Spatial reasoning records
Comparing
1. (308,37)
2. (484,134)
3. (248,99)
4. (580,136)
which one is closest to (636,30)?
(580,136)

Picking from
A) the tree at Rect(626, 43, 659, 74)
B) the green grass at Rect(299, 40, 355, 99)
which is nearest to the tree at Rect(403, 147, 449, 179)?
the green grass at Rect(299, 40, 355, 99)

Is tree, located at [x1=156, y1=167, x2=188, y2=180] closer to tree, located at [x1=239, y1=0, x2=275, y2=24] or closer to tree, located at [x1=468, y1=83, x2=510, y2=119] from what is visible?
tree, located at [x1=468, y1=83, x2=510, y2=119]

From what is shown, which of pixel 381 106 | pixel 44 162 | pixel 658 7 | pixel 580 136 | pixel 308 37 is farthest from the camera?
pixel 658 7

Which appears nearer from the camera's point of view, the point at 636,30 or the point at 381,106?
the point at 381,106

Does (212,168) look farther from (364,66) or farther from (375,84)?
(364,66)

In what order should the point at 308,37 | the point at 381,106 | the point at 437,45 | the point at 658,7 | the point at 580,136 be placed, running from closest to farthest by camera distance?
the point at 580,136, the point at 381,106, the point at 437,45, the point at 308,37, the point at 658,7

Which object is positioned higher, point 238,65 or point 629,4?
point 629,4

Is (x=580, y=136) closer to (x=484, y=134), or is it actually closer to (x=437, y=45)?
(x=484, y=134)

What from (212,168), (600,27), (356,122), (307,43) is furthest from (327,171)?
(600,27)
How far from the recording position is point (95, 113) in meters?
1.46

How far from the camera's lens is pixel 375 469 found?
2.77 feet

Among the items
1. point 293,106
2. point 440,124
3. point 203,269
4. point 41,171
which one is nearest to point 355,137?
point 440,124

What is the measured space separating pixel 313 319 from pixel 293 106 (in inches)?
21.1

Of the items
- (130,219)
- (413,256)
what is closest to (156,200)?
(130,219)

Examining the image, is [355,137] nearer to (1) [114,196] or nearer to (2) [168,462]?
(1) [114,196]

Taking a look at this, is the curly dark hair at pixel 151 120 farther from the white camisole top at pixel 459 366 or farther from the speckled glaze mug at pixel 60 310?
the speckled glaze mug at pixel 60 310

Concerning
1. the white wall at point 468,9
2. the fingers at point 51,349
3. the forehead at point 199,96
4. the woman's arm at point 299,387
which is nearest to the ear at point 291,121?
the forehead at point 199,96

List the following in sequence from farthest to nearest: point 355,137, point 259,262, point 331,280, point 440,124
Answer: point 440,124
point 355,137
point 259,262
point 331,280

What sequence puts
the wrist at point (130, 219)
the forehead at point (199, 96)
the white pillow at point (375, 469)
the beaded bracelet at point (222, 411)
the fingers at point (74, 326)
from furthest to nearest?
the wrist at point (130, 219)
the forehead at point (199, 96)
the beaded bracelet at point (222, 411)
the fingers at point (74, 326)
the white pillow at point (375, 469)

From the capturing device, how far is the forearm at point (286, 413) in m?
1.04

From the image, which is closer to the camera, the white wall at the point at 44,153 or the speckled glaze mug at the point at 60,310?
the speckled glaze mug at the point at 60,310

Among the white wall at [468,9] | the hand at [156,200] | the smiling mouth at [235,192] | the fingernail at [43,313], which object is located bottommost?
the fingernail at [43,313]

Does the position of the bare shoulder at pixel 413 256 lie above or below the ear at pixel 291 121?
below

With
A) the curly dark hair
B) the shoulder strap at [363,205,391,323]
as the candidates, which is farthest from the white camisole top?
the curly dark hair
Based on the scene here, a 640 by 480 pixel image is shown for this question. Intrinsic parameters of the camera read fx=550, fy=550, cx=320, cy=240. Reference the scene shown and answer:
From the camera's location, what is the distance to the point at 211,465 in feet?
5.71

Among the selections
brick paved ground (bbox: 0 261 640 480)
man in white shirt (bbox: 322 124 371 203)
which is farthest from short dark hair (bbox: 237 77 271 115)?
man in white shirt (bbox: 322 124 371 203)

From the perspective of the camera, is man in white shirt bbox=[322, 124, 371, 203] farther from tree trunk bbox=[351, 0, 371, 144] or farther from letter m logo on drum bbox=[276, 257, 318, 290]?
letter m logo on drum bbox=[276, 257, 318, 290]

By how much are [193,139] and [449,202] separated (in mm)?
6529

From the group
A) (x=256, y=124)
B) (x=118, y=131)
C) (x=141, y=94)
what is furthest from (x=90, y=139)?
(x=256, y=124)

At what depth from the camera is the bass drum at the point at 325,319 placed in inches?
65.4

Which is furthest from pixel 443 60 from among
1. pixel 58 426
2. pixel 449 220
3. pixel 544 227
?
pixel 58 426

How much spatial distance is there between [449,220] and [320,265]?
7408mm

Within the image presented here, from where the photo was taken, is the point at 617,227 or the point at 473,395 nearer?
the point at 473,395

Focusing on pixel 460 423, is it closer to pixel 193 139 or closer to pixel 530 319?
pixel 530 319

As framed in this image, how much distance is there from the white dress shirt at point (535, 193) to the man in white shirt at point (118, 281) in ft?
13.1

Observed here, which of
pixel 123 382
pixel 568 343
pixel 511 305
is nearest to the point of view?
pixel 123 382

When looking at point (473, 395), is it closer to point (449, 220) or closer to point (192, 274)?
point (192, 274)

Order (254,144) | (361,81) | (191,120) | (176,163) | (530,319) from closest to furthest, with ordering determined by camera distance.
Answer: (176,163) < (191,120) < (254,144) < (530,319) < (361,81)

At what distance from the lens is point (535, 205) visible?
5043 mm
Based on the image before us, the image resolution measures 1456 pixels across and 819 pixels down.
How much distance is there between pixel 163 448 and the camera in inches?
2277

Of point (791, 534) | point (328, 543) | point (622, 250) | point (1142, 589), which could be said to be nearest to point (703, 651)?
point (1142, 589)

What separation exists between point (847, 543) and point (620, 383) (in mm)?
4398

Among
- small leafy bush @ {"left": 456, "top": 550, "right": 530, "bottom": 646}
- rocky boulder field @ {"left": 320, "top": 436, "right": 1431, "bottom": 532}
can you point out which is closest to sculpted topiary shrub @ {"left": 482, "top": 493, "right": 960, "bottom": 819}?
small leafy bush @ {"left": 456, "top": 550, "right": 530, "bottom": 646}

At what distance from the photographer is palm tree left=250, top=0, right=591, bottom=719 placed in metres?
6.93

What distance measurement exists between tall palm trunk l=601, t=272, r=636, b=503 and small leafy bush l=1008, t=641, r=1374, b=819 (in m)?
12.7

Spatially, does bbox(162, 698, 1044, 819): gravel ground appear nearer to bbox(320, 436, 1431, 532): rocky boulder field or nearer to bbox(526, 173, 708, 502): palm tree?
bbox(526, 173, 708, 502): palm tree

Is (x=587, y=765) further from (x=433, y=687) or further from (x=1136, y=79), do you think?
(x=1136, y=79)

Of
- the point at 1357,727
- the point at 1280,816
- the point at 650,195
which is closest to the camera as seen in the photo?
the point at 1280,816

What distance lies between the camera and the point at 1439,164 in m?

**Work to be completed**
Transcribe every entry verbatim.

**Response to this task**
Comparing
1. (308,37)
2. (484,134)
3. (248,99)
4. (580,136)
which one is closest to (636,30)?
(580,136)

Picking from
A) the tree at Rect(626, 43, 659, 74)
B) the green grass at Rect(299, 40, 355, 99)
which is nearest to the tree at Rect(403, 147, 449, 179)?
the green grass at Rect(299, 40, 355, 99)

Is tree, located at [x1=156, y1=167, x2=188, y2=180] closer to tree, located at [x1=239, y1=0, x2=275, y2=24] or closer to tree, located at [x1=468, y1=83, x2=510, y2=119] from what is visible?
tree, located at [x1=468, y1=83, x2=510, y2=119]

From what is shown, which of pixel 381 106 | pixel 44 162 | pixel 658 7 | pixel 580 136 | pixel 308 37 is farthest from the camera?
pixel 658 7

Which appears nearer from the camera's point of view, the point at 636,30 or the point at 381,106?
the point at 381,106

Does (212,168) look farther from (364,66) or farther from (375,84)?
(364,66)

In what order should the point at 308,37 | the point at 381,106 | the point at 437,45 | the point at 658,7 | the point at 580,136 be placed, running from closest to farthest by camera distance?
the point at 580,136, the point at 381,106, the point at 437,45, the point at 308,37, the point at 658,7

Which object is positioned higher, point 238,65 or point 629,4?
point 629,4

Is (x=580, y=136) closer to (x=484, y=134), or is it actually closer to (x=437, y=45)?
(x=484, y=134)

What from (212,168), (600,27), (356,122), (307,43) is furthest from (327,171)?
(600,27)
How far from the recording position is point (95, 113) in meters?
1.46

How far from the camera's lens is pixel 375 469 found?
2.77 feet

Among the items
1. point 293,106
2. point 440,124
3. point 203,269
4. point 41,171
which one is nearest to point 355,137?
point 440,124

What is the measured space separating pixel 313 319 from pixel 293 106 (in inches)?
21.1

Of the items
- (130,219)
- (413,256)
what is closest to (156,200)?
(130,219)

Examining the image, is [355,137] nearer to (1) [114,196] or nearer to (2) [168,462]?
(1) [114,196]

Taking a look at this, is the curly dark hair at pixel 151 120 farther from the white camisole top at pixel 459 366 or farther from the speckled glaze mug at pixel 60 310?
the speckled glaze mug at pixel 60 310

Concerning
1. the white wall at point 468,9
2. the fingers at point 51,349
3. the forehead at point 199,96
4. the woman's arm at point 299,387
which is nearest to the ear at point 291,121?
the forehead at point 199,96

List the following in sequence from farthest to nearest: point 355,137, point 259,262, point 331,280, point 440,124
Answer: point 440,124
point 355,137
point 259,262
point 331,280

What sequence puts
the wrist at point (130, 219)
the forehead at point (199, 96)
the white pillow at point (375, 469)
the beaded bracelet at point (222, 411)
the fingers at point (74, 326)
from furthest to nearest?
the wrist at point (130, 219)
the forehead at point (199, 96)
the beaded bracelet at point (222, 411)
the fingers at point (74, 326)
the white pillow at point (375, 469)

From the capturing device, how far is the forearm at point (286, 413) in m?
1.04

From the image, which is closer to the camera, the white wall at the point at 44,153 or the speckled glaze mug at the point at 60,310?
the speckled glaze mug at the point at 60,310

Among the white wall at [468,9] | the hand at [156,200] | the smiling mouth at [235,192] | the fingernail at [43,313], which object is located bottommost?
the fingernail at [43,313]

Does the position of the bare shoulder at pixel 413 256 lie above or below the ear at pixel 291 121?
below

With
A) the curly dark hair
B) the shoulder strap at [363,205,391,323]
as the candidates, which is farthest from the white camisole top?
the curly dark hair
Based on the scene here, a 640 by 480 pixel image is shown for this question. Intrinsic parameters of the camera read fx=550, fy=550, cx=320, cy=240. Reference the scene shown and answer:
From the camera's location, what is the distance to the point at 211,465 in feet?
5.71

Among the selections
brick paved ground (bbox: 0 261 640 480)
man in white shirt (bbox: 322 124 371 203)
which is farthest from short dark hair (bbox: 237 77 271 115)?
man in white shirt (bbox: 322 124 371 203)

From the perspective of the camera, is man in white shirt bbox=[322, 124, 371, 203] farther from tree trunk bbox=[351, 0, 371, 144] or farther from letter m logo on drum bbox=[276, 257, 318, 290]?
letter m logo on drum bbox=[276, 257, 318, 290]

By how much are [193,139] and [449,202] separated (in mm)?
6529

From the group
A) (x=256, y=124)
B) (x=118, y=131)
C) (x=141, y=94)
what is furthest from (x=90, y=139)?
(x=256, y=124)

At what depth from the camera is the bass drum at the point at 325,319 placed in inches?
65.4

Which is furthest from pixel 443 60 from among
1. pixel 58 426
2. pixel 449 220
3. pixel 544 227
?
pixel 58 426

How much spatial distance is there between [449,220] and [320,265]?
7408mm

Within the image presented here, from where the photo was taken, is the point at 617,227 or the point at 473,395 nearer?
the point at 473,395

Focusing on pixel 460 423, is it closer to pixel 193 139 or closer to pixel 530 319?
pixel 530 319

As framed in this image, how much distance is there from the white dress shirt at point (535, 193) to the man in white shirt at point (118, 281) in ft?
13.1

Observed here, which of
pixel 123 382
pixel 568 343
pixel 511 305
is nearest to the point of view?
pixel 123 382

When looking at point (473, 395), is it closer to point (449, 220) or closer to point (192, 274)?
point (192, 274)

Order (254,144) | (361,81) | (191,120) | (176,163) | (530,319) from closest to furthest, with ordering determined by camera distance.
Answer: (176,163) < (191,120) < (254,144) < (530,319) < (361,81)

At what distance from the lens is point (535, 205) visible?
5043 mm
Based on the image before us, the image resolution measures 1456 pixels across and 819 pixels down.
How much distance is there between pixel 163 448 and the camera in inches?
2277

Of point (791, 534) | point (328, 543) | point (622, 250) | point (1142, 589), which could be said to be nearest to point (703, 651)?
point (1142, 589)

What separation exists between point (847, 543) and point (620, 383) (in mm)?
4398

Among
- small leafy bush @ {"left": 456, "top": 550, "right": 530, "bottom": 646}
- rocky boulder field @ {"left": 320, "top": 436, "right": 1431, "bottom": 532}
can you point out which is closest to sculpted topiary shrub @ {"left": 482, "top": 493, "right": 960, "bottom": 819}?
small leafy bush @ {"left": 456, "top": 550, "right": 530, "bottom": 646}

At what distance from the photographer is palm tree left=250, top=0, right=591, bottom=719 placed in metres?
6.93

What distance measurement exists between tall palm trunk l=601, t=272, r=636, b=503 and small leafy bush l=1008, t=641, r=1374, b=819 (in m)?
12.7

Spatially, does bbox(162, 698, 1044, 819): gravel ground appear nearer to bbox(320, 436, 1431, 532): rocky boulder field or nearer to bbox(526, 173, 708, 502): palm tree?
bbox(526, 173, 708, 502): palm tree

Is (x=587, y=765) further from (x=433, y=687) or further from (x=1136, y=79), do you think?
(x=1136, y=79)

Of
- the point at 1357,727
- the point at 1280,816
- the point at 650,195
which is closest to the camera as seen in the photo?
the point at 1280,816

What distance lies between the camera and the point at 1439,164 in m?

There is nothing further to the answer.